* [THE DATA]
======
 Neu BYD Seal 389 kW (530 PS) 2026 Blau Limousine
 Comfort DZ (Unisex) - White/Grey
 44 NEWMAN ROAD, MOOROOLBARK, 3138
======
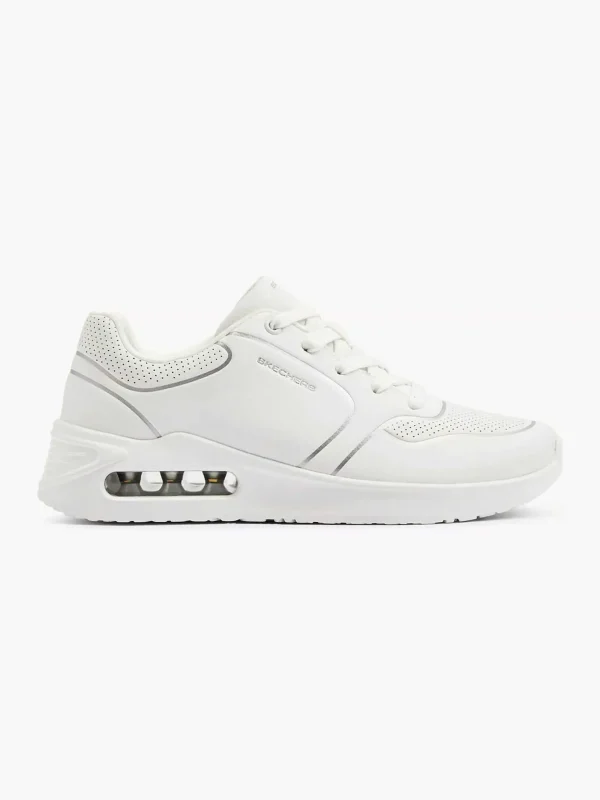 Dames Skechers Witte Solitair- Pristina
======
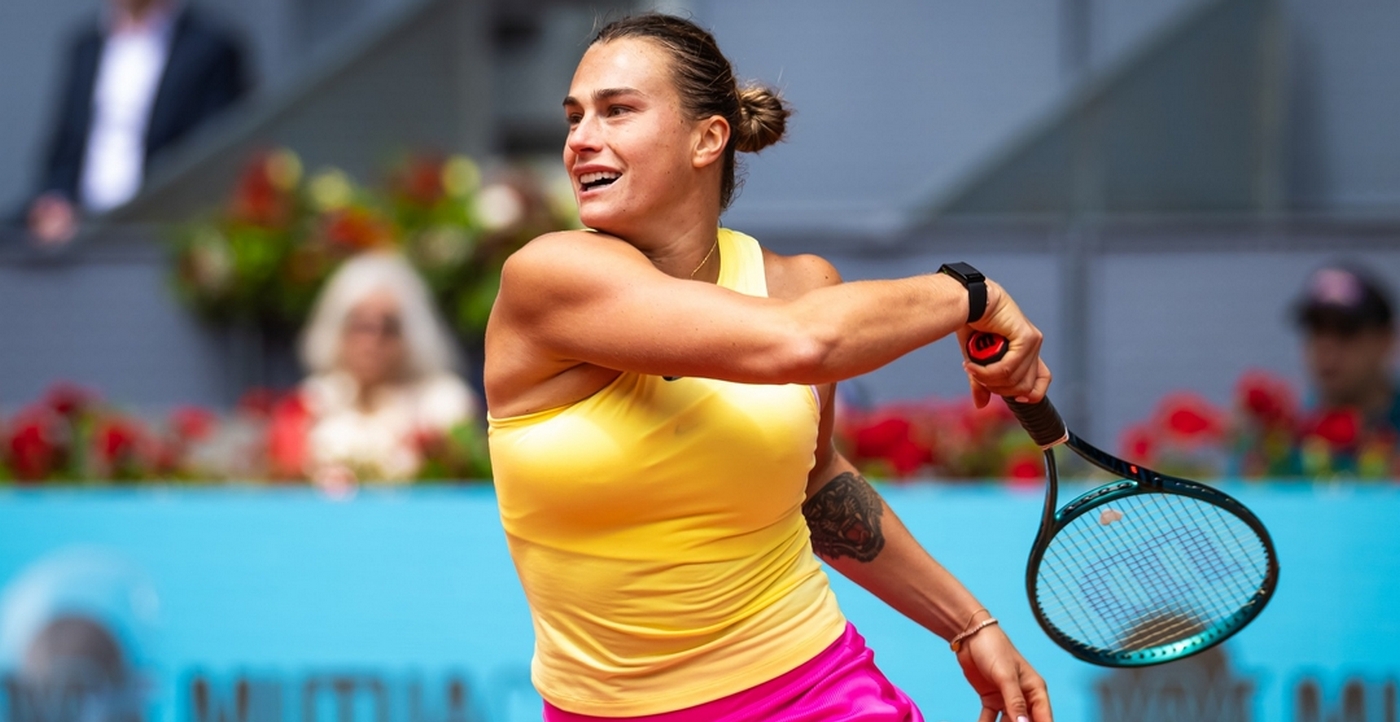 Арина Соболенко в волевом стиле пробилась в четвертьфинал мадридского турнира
======
* [WHAT YOU HAVE TO DO] Looking at the data above, return every line from the one with "Comfort DZ (Unisex) - White/Grey" down to the one with "44 NEWMAN ROAD, MOOROOLBARK, 3138", exactly and inclusively.

* [TASK SOLUTION]
 Comfort DZ (Unisex) - White/Grey
 44 NEWMAN ROAD, MOOROOLBARK, 3138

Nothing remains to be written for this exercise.